* MATERIAL TO PROCESS *
· · ·
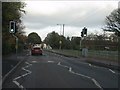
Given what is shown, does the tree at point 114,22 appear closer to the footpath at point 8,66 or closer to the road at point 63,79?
the footpath at point 8,66

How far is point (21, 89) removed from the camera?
13.9 m

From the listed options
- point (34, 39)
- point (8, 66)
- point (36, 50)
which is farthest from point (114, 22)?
point (34, 39)

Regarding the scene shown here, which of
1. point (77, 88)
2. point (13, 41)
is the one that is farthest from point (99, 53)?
point (77, 88)

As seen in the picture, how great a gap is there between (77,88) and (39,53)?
160ft

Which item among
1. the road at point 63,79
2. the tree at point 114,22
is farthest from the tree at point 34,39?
the road at point 63,79

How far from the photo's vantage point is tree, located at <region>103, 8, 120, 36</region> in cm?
8196

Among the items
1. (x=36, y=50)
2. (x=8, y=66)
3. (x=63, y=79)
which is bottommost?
(x=63, y=79)

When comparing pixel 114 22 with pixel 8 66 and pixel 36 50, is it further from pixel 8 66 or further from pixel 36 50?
pixel 8 66

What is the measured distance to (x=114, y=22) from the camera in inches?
3334

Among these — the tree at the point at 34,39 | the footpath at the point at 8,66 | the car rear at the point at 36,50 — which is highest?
the tree at the point at 34,39

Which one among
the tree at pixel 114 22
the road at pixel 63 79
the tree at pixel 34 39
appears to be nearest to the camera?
the road at pixel 63 79

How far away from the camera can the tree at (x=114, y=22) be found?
82.0 m

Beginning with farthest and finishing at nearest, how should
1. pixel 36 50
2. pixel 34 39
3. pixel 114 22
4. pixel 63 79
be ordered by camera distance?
pixel 34 39 → pixel 114 22 → pixel 36 50 → pixel 63 79

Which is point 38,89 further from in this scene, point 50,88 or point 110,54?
· · ·
Write out every item above word for word, leaving out the pictures.

* REPLY *
Given what is shown, does the tree at point 114,22 appear closer to the footpath at point 8,66 or closer to the road at point 63,79?
the footpath at point 8,66

How far is point (21, 89) removed from the camera?
13.9 m

From the listed options
- point (34, 39)
- point (8, 66)
- point (36, 50)
which is farthest from point (114, 22)?
point (34, 39)

Regarding the scene shown here, which of
1. point (77, 88)
2. point (13, 41)
is the one that is farthest from point (99, 53)?
point (77, 88)

As seen in the picture, how great a gap is there between (77,88) and (39,53)?
160ft

Which item among
1. the road at point 63,79
2. the tree at point 114,22
is farthest from the tree at point 34,39?
the road at point 63,79

How far from the photo's vantage point is tree, located at <region>103, 8, 120, 36</region> in cm?
8196

Among the items
1. (x=36, y=50)
2. (x=8, y=66)
3. (x=63, y=79)
which is bottommost?
(x=63, y=79)

When comparing pixel 114 22 with pixel 8 66 and pixel 36 50, is it further from pixel 8 66 or further from pixel 36 50?
pixel 8 66

What is the measured distance to (x=114, y=22) from the camera in inches?
3334

Among these — the tree at the point at 34,39 | the footpath at the point at 8,66 | the car rear at the point at 36,50 — which is highest?
the tree at the point at 34,39

Which one among
the tree at pixel 114 22
the road at pixel 63 79
the tree at pixel 34 39
appears to be nearest to the camera?
the road at pixel 63 79

How far away from the camera can the tree at (x=114, y=22) be found?
82.0 m

Beginning with farthest and finishing at nearest, how should
1. pixel 36 50
2. pixel 34 39
3. pixel 114 22
4. pixel 63 79
be ordered by camera distance?
pixel 34 39 → pixel 114 22 → pixel 36 50 → pixel 63 79

Which is point 38,89 further from in this scene, point 50,88 or point 110,54?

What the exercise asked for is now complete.